Get used to hearing this “defense”…
Former Newsweek and New York Times writer Matt Bai has a column at Yahoo spinning furiously against anyone suggesting the Clintons are too wealthy to be in touch with those “everyday Americans.” His headline was frank: “Hillary Clinton’s not like the rest of us? Good!” Bai hotly disputed Sen. Bernie Sanders for attacking Hillary from the populist left:
In an interview with CNBC’s John Harwood this week, Sanders assailed the party’s presumed nominee, Hillary Clinton, for having accumulated the kind of wealth that can “isolate you from the reality of the world.”…you get the point: Clinton is out of touch with regular Americans because she doesn’t buy used cars or stockpile CVS coupons or save up for Disneyland like the rest of us do.

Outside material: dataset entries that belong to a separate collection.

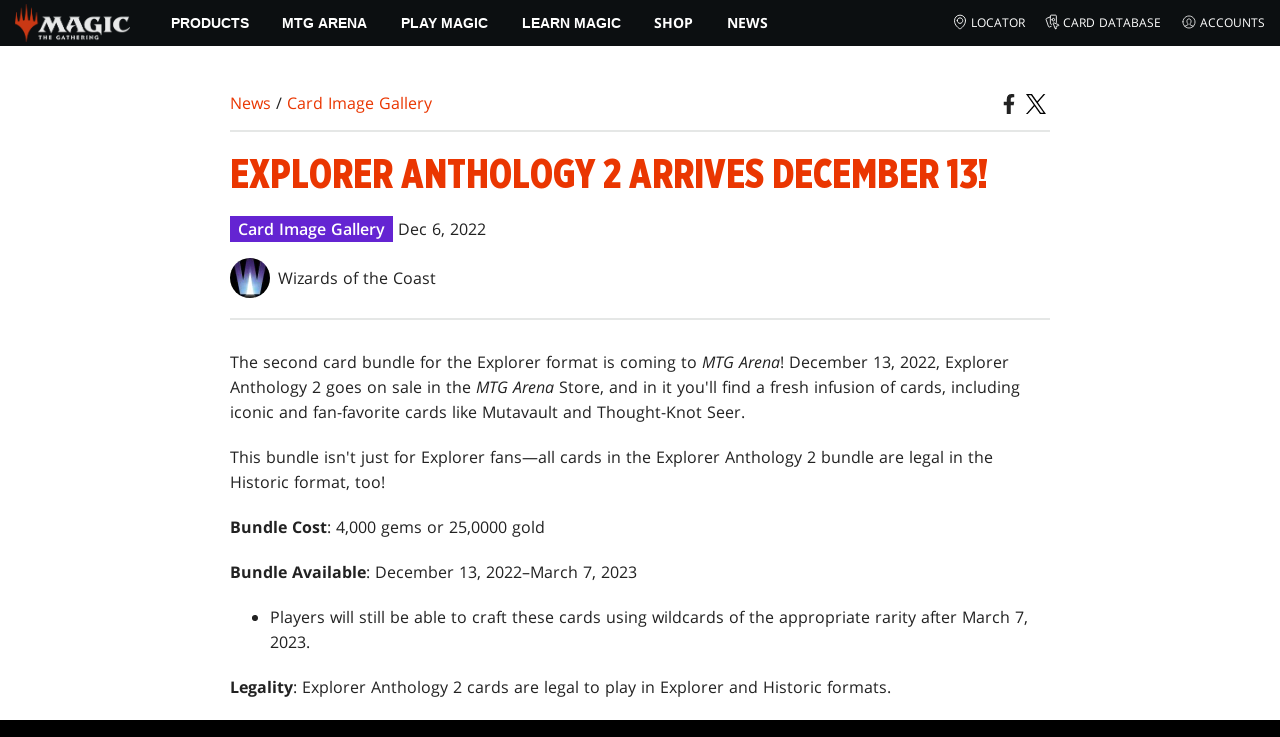

--- FILE ---
content_type: application/javascript; charset=UTF-8
request_url: https://magic.wizards.com/_nuxt/33.be2f5fcc6cc97504e035.js
body_size: 905
content:
(window.webpackJsonp=window.webpackJsonp||[]).push([[33],{1875:function(t,e,r){var n=r(356),o=r(583),c=["class","staticClass","style","staticStyle","attrs"];function l(object,t){var e=Object.keys(object);if(Object.getOwnPropertySymbols){var r=Object.getOwnPropertySymbols(object);t&&(r=r.filter((function(t){return Object.getOwnPropertyDescriptor(object,t).enumerable}))),e.push.apply(e,r)}return e}r(53),t.exports={functional:!0,render(t,e){var{_c:r,_v:f,data:data,children:O=[]}=e,{class:y,staticClass:w,style:style,staticStyle:d,attrs:j={}}=data,v=o(data,c);return r("svg",function(t){for(var i=1;i<arguments.length;i++){var source=null!=arguments[i]?arguments[i]:{};i%2?l(Object(source),!0).forEach((function(e){n(t,e,source[e])})):Object.getOwnPropertyDescriptors?Object.defineProperties(t,Object.getOwnPropertyDescriptors(source)):l(Object(source)).forEach((function(e){Object.defineProperty(t,e,Object.getOwnPropertyDescriptor(source,e))}))}return t}({class:["svg-inline--fa fa-youtube fa-w-18",y,w],style:[style,d],attrs:Object.assign({"aria-hidden":"true","data-prefix":"fab","data-icon":"youtube",role:"img",xmlns:"http://www.w3.org/2000/svg",viewBox:"0 0 576 512"},j)},v),O.concat([r("path",{attrs:{fill:"currentColor",d:"M549.655 124.083c-6.281-23.65-24.787-42.276-48.284-48.597C458.781 64 288 64 288 64S117.22 64 74.629 75.486c-23.497 6.322-42.003 24.947-48.284 48.597-11.412 42.867-11.412 132.305-11.412 132.305s0 89.438 11.412 132.305c6.281 23.65 24.787 41.5 48.284 47.821C117.22 448 288 448 288 448s170.78 0 213.371-11.486c23.497-6.321 42.003-24.171 48.284-47.821 11.412-42.867 11.412-132.305 11.412-132.305s0-89.438-11.412-132.305zm-317.51 213.508V175.185l142.739 81.205-142.739 81.201z"}})]))}}},583:function(t,e,r){var n=r(584);t.exports=function(source,t){if(null==source)return{};var e,i,r=n(source,t);if(Object.getOwnPropertySymbols){var o=Object.getOwnPropertySymbols(source);for(i=0;i<o.length;i++)e=o[i],t.indexOf(e)>=0||Object.prototype.propertyIsEnumerable.call(source,e)&&(r[e]=source[e])}return r},t.exports.__esModule=!0,t.exports.default=t.exports},584:function(t,e){t.exports=function(source,t){if(null==source)return{};var e,i,r={},n=Object.keys(source);for(i=0;i<n.length;i++)e=n[i],t.indexOf(e)>=0||(r[e]=source[e]);return r},t.exports.__esModule=!0,t.exports.default=t.exports}}]);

To which I would only ask: why on God’s earth would we want a president like us?
Bai wrote the out-of-touch theme has gotten more pronounced as the amount of money in politics has grown. He listed the other multi-millionaires in the race, and then whacked Marco Rubio for not being able to manage his finances without raiding his retirement accounts. (He suggested that made him unworthy of the White House.) Like a disappointed Gore/Kerry voter, he protested:
This is why we have this irritating cliché about the candidate with whom you’d most like to have a beer. It’s why pollsters routinely ask the question about whether their candidate understands “people like me,” then force their clients to go eat at Chipotle or wear a flannel shirt.
The thing is, 20th-century history tells a very different story about what constitutes compassion and what qualifies a president to lead.